*PAGE EXCERPT*
########

Thoughts on Being a Career Sell-Out, Part 3

Three months ago, I turned 30 years old. A month before my 30th birthday, I ended my ten-year career as an external union organizer, ending my decade-long quest of long hours, long months, long years finding pissed off workers and leading them to fight for and win labor unions at their workplaces.

The labor movement got me started young.

When I think back to how my political journey all started, I see mental vignettes with sometimes incredible detail. In no particular order, I see a thousand “Occupy Los Angeles” protestors attempting to enter the city’s ports, up and clashing against a line of hundreds of police, dozens of armored vehicles, and more flares and tear gas lighting up the early morning sky than I can possibly count. I see the condensation of my breath in the cold winter air, inside my tent, which I know is surrounded by dozens of other tents — we are at the University of California, Davis, occupying our campus’ quad, protesting tuition hikes. Later that night, I would awaken suddenly to the sound of the fabric of my tent tearing, counter-protestors using what in my memory are long knives to cut up our tents. I felt so much terror. Other memories are less violent/destructive, of course. Not everything was broken windows. I remember a planning meeting, five close friends way too drunk, trying to figure out how to start a campus chapter of the Democratic Socialists of America, and feeling so close, so much love, knowing in my heart that I’d never lose touch with my four other comrades.

I remember these vignettes (& more) with lots of detail — but more than a decade later, I confess that on a visceral level, it all… *feels* distant. (I confess that of the four comrades I started a campus chapter of the Democratic Socialists of America with, today I’m only in touch with one, and not closely.)

Which is strange to me. These mental vignettes represent some of the most powerful, soul-defining moments of my life — and, like, I *lived* these experiences. These experiences once felt way beyond deep, and I felt so powerfully connected with them, and I felt defined by them, deep into my nerve-endings.

***

In 2011, terms like “social justice warrior” existed, but the term wasn’t as pervasive in the culture as it is now. Same thing with the word “woke.” Back then, we were the ones defining what it meant to be a woke social justice warrior.

In 2011, 18y.o. Ian was full of rage. For a brief moment, I had green hair. I spouted blunt, angry diatribes that people who watch Fox News would have thought I would make.

Nowadays, I find young woke social justice warriors’ analysis of the world to be naive and simple. Sometimes I find young woke social justice warrior’s analysis to be a little stupid.

But the rage. The being of it. The being *in it*. That was real. I miss that.

########

*EXCERPTED DATA*
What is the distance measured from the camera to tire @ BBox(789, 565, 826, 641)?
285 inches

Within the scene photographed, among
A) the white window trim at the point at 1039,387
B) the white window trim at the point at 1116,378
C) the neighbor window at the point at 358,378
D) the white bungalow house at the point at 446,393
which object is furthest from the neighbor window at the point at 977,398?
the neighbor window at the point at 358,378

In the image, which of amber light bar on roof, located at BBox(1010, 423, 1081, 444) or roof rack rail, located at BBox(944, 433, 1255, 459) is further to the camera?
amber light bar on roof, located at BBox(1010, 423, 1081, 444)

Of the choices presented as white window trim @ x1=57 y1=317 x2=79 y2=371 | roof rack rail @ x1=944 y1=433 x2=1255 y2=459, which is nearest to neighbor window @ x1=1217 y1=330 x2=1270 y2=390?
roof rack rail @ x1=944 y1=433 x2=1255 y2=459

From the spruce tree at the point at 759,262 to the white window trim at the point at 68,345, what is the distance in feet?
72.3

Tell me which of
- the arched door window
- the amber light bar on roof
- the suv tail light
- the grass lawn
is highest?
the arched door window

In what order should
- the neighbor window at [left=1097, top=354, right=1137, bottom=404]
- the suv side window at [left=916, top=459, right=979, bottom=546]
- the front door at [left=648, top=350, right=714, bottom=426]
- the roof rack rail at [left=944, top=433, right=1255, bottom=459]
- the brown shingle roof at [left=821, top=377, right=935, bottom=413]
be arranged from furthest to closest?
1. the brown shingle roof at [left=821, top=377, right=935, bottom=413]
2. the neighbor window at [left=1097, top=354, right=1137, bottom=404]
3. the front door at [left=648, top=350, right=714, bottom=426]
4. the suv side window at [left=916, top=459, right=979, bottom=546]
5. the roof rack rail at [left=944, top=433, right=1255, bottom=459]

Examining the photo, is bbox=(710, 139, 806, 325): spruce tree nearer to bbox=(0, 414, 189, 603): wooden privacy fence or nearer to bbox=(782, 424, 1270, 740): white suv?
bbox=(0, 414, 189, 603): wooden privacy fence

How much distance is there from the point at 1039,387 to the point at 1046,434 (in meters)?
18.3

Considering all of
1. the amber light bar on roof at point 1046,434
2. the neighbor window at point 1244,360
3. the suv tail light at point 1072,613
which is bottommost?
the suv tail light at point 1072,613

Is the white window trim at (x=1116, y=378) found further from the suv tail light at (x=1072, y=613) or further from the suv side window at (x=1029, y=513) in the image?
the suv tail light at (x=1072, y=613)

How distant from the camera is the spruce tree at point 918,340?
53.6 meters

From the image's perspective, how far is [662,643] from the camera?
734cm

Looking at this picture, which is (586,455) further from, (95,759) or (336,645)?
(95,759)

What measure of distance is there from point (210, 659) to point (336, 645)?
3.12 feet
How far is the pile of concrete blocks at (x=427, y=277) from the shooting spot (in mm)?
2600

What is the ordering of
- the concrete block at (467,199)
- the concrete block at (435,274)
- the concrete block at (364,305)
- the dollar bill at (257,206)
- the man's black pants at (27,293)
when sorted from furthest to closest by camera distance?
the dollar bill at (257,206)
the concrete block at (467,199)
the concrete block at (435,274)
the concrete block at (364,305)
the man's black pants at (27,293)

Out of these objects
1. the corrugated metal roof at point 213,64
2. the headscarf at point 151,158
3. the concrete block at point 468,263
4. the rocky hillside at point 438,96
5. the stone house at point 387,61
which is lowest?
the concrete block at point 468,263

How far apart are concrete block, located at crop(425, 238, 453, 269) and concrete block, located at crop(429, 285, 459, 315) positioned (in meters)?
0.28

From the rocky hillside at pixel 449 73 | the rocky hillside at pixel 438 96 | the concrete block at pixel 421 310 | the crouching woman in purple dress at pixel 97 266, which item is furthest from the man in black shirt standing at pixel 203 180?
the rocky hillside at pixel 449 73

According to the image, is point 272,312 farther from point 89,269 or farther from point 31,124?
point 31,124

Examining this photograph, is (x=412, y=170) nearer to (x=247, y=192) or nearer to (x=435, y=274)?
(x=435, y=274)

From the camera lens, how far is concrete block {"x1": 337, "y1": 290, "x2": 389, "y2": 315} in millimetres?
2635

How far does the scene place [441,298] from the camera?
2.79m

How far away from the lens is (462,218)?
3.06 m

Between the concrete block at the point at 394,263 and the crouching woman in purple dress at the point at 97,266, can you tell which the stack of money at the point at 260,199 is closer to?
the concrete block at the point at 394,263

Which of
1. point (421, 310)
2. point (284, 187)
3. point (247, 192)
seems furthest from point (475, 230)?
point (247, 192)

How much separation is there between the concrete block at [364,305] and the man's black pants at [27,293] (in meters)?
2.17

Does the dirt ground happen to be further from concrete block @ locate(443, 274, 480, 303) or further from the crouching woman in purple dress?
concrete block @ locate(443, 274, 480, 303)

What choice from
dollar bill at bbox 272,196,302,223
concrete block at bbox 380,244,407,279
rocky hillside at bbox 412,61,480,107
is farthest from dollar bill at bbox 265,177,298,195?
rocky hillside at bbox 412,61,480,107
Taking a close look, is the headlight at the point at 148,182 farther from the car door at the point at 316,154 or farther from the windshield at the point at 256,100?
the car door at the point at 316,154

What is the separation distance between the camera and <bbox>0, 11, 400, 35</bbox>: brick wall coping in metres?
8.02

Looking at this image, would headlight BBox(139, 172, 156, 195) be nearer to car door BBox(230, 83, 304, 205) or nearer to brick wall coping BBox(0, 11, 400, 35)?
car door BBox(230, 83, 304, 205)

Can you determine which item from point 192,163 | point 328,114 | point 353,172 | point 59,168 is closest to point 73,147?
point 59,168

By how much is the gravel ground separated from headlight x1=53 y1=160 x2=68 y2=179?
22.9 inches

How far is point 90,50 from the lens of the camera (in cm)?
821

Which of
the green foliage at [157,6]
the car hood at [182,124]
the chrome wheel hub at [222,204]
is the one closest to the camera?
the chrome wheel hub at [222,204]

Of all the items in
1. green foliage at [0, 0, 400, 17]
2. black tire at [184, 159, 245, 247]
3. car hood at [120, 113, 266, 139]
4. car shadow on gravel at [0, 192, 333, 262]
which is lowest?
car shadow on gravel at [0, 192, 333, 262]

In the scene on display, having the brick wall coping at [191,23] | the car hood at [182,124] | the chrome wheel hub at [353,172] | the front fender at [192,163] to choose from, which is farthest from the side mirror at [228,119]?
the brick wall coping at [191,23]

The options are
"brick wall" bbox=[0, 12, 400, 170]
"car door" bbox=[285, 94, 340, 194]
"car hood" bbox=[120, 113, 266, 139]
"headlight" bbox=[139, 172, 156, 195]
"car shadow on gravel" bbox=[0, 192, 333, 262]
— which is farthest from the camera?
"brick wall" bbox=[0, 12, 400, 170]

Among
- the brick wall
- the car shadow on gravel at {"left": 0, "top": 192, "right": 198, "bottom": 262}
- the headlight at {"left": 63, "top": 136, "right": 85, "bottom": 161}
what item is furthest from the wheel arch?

########

*TASKS AND EXERCISES*
**a.** Answer these about the essay on leaving union organizing:
(i) How long did the writer's career as an external union organizer last?
(ii) At what campus location were the tents set up during the tuition-hike protest?
(iii) What color was the writer's hair for a brief moment in 2011?
**b.** Carry the essay on leaving union organizing forward from its final line, "I miss that."
The listing above was drawn from a separate source.

*SOLVED PROBLEMS*
**a.**
(i) Ten years.
(ii) The quad at the University of California, Davis.
(iii) Green.

**b.**
Sometimes, 30y.o. me — with his stable union communications job, with his political media business, making more money than he ever could have imagined as a kid, comfortable and more-or-less at peace — looks at the world, the world with all its death and inequities and meaningless and gratuitous displays of totalizing domination, and says, how are we not angry? How am I not as angry as I used to be?

Collectively, it feels strange that we are as calm as we are.

***

My well-earned cynicism with The-Thing-Of-It-All aside, I still (perhaps too) sincerely believe that workers forming unions is the strongest structural way we have to fight back. Capital has Capital; normal working folk only have one another and the social structures we build together. External union campaigns that focus on hundreds or thousands of workers at a time — as opposed to political campaigns that have to focus on hundreds of thousands or millions of people — have much more potential to be transformative, as by necessity an external union organizer has to have lots of long-form conversations with a limited number of people over an extended but finite period of time.

During my decade as an external union organizer, I observed up-close-and-personal a lot of different unions attempting a lot of different strategies to facilitate workers forming unions. Still, the question remains, how do we accelerate unionization on a mass scale, especially at the rate we need to? No one sincerely knows the answer. (Anyone who speaks confidently on this with definitive answers is either lying or a narcissist.) Despite the recent resurgence of the labor movement we are all presently seeing, last year national unionization levels dropped from 11.6% to 11.2%.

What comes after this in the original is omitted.